Transforming partnerships: Peace Direct’s partnership approach

The concept of ‘partner’ is one of the most misused concepts in international development, because so many partnerships in this field are still built on inequality.

Marijke Priester

As the #ShiftThePower movement continues to gain momentum and the scales shift in favour of locally led efforts, we must all be careful to avoid falling into the trap of partnership values becoming buzz words with no meaning. We regularly hear stories from our partners about the ways in which they have been mistreated by international institutions, funders and INGOs, who use terms like co-design and equal partnership. In reality, their interactions are the opposite.

Imposing activities and objectives under the guise of ‘co-design’ or making local civil society organisations jump through multiple, time-consuming, and complex hoops to access funding while talking about ‘equal partnership’ is not only disingenuous but also demoralising for people already working in incredibly complex and traumatic environments.

At Peace Direct, partnership with local peacebuilders is at the heart of our mission to shift power and resources for sustainable peace, and we strive to create equitable, decolonised partnerships. One of the most powerful impacts we have witnessed as a result of the way we work is when partners have told us they felt empowered to push back against another partner or funder who was not treating them respectfully.

Over the last 18 months we have been re-evaluating our partnership approach to understand whether we live up to the recommendations made in our Transforming Partnerships report. This report was the result of a consultation with over 200 people from 70 countries to explore what equitable and decolonised ‘partnerships’ mean to them. The recommendations centred around themes of organisational development, roles and responsibilities, funding, communications, and values. Trust, humility, respect and mutuality/reciprocity emerged as four key values that should form the bedrock of all partnerships.
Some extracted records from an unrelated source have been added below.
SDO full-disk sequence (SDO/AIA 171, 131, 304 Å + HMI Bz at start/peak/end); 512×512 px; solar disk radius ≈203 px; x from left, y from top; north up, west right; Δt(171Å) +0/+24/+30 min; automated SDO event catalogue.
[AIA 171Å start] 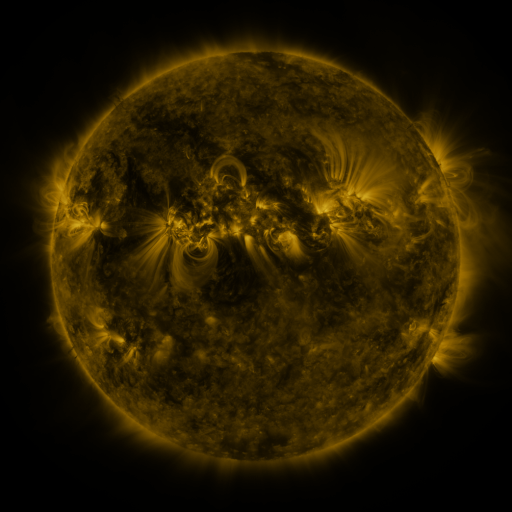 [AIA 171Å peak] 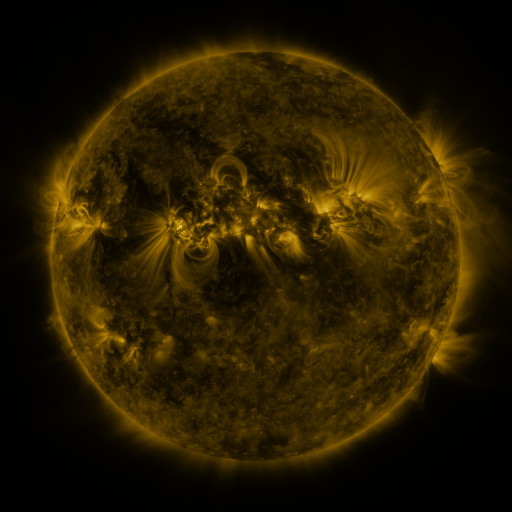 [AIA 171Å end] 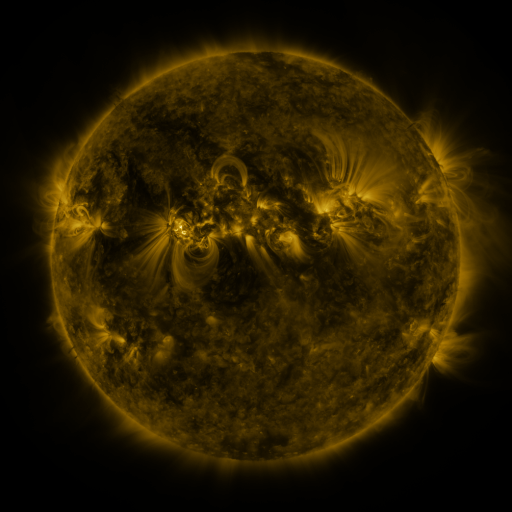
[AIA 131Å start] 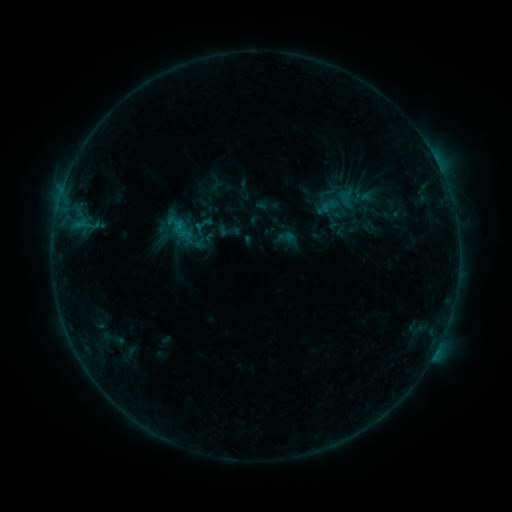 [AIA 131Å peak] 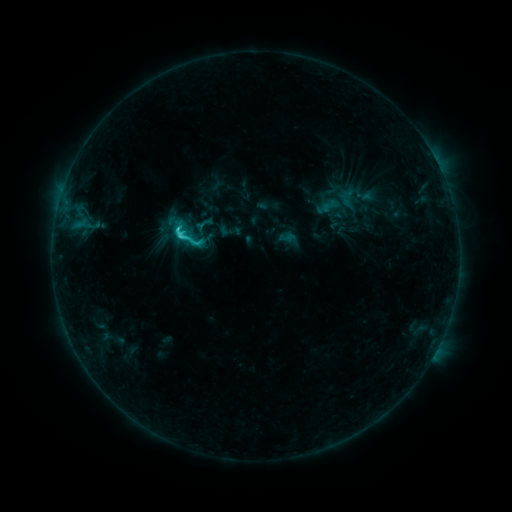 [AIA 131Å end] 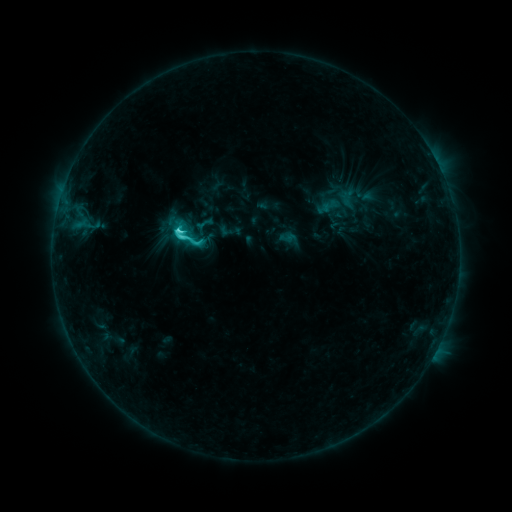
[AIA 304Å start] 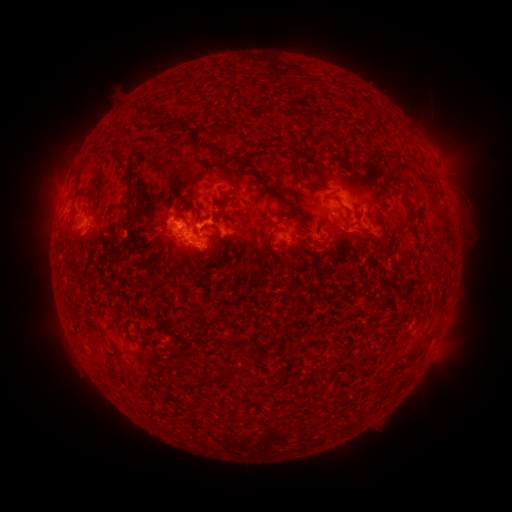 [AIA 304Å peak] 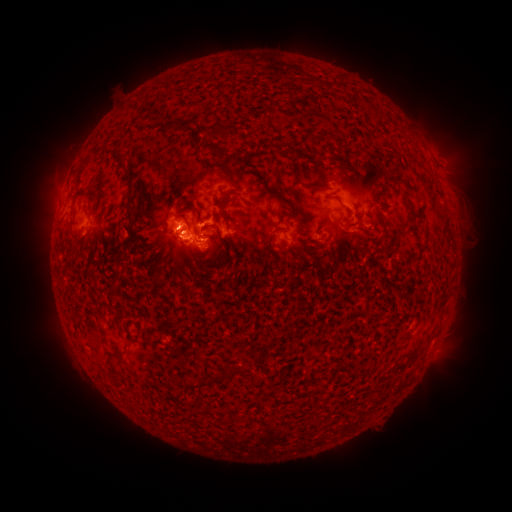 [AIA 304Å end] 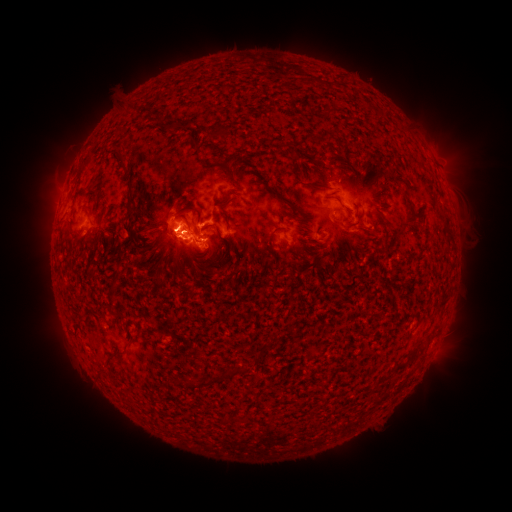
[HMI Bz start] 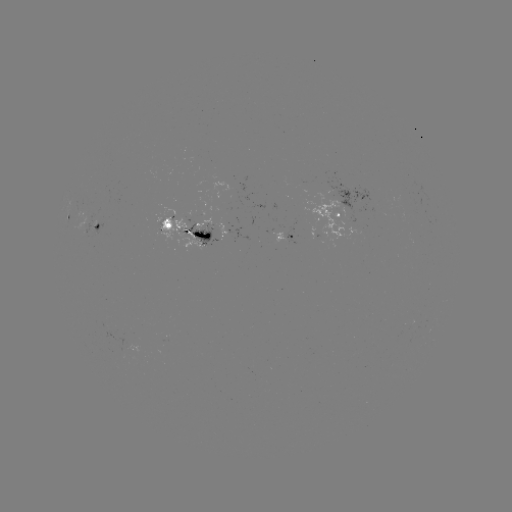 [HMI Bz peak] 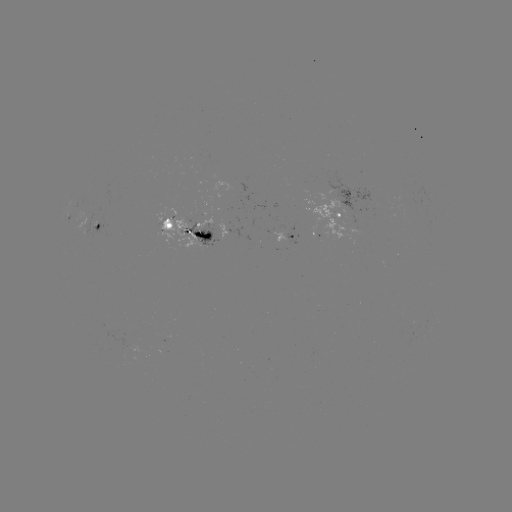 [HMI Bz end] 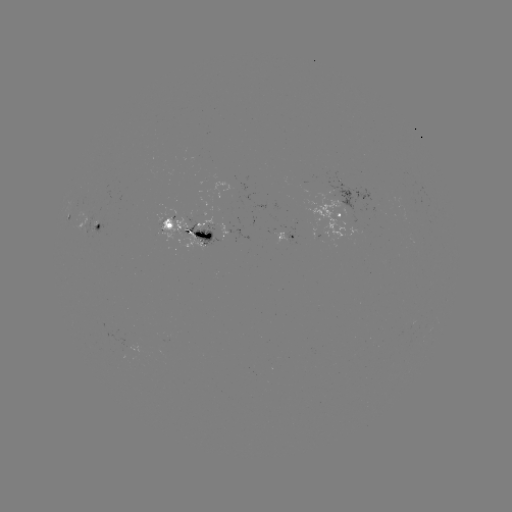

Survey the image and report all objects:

Organisational development

In all our work with partners we recognise explicitly that we are not the experts. Our partners are experts in their own, specific contexts and they know best how peace can be built and sustained there. What does this mean in practice? Well, as one of our partners told us in our recent partner survey, “Peace Direct never hesitates to follow the advice of local partners who know the problems of the communities better”.

Our partners also have expertise in other areas – ranging from trauma-informed peacebuilding, to safeguarding, early warning and early response systems, or providing subgrants to informal peacebuilding groups that fly under the radar of most donors. We acknowledge and make use of this expertise by bringing partners together in virtual or in-person exchanges, to learn from and strengthen each other.

Roles and relationships

Our partners do not need us to tell them what to do and how to do it, they do not need us to develop programmes for them. They do not need us to build their capacity. What they need, indeed what we all need, is a critical friend. Someone who can ask us the difficult questions, challenge us to learn and to grow, bring us different perspectives, offer us space to reflect on what we are doing and how we can improve.

This is a two-way process – Peace Direct needs this from our partners as much as our partners need it from others. This is one of the roles that we highlight in our work on the 9 roles of the intermediary. But, for this to work, we must come from a place of trust and humility. Building strong, open relationships with our partners is one of the most important things that we can do to enable this.

And it works. In our latest partner survey, one of our partners told us “we feel empowered enough to challenge Peace Direct when there is something we don’t agree with and we are confident that Peace Direct accepts our position whenever we do so.”

Funding and accountability

We strive to create a space for us and our partners to try new things and be safe to fail. We are willing to take risks that others often are not: seed funding ideas, activities or organisations that others are not willing to support, testing innovative approaches to sending funds to countries affected by bank de-risking and sanctions.

We also provide our partners with flexible funding, whether that is an unrestricted solidarity grant in moments of crisis, a rapid emergency grant to respond to changing events, flexibility in reallocating project funding according to the emerging needs of their community, or core funding in support of their organisational priorities.

We trust our partners to know and do what is best for their communities, and to be accountable to these communities. We have simplified our due diligence process and ensure that we share with our partners everything that we ask them to share with us, to reflect our guiding value of reciprocity.

Power aware behaviours

At the same time, we recognise that, in practice, we are often the ones who control the funding in our relationships with local partners, and as one of our partners recently noted “the hand that gives is always above the hand that receives”. While we continue to encourage more funders to resource local organisations and peacebuilders directly, progress is too slow.

As such, there is an inherent imbalance of power between us and our partners that we must be aware of at all times. We have to be careful that what we see as being a critical friend is not perceived by our partners as dictating decisions to be made about their organisation or work. To mitigate this risk we lean on the strong relationships that we have built and ensure that our communications are always clear, respectful and culturally appropriate.

Continuous improvement

While our partners are very positive about the way in which we work in partnership, there are still things that we can and must do better. We recognise that, along with others in the sector, we are in a constant process of self-evaluation. We must continue to listen, learn and grow so that we can be the best partner we can be, to accompany local peacebuilders in their crucial work to build peace in their own contexts the way that only they know how.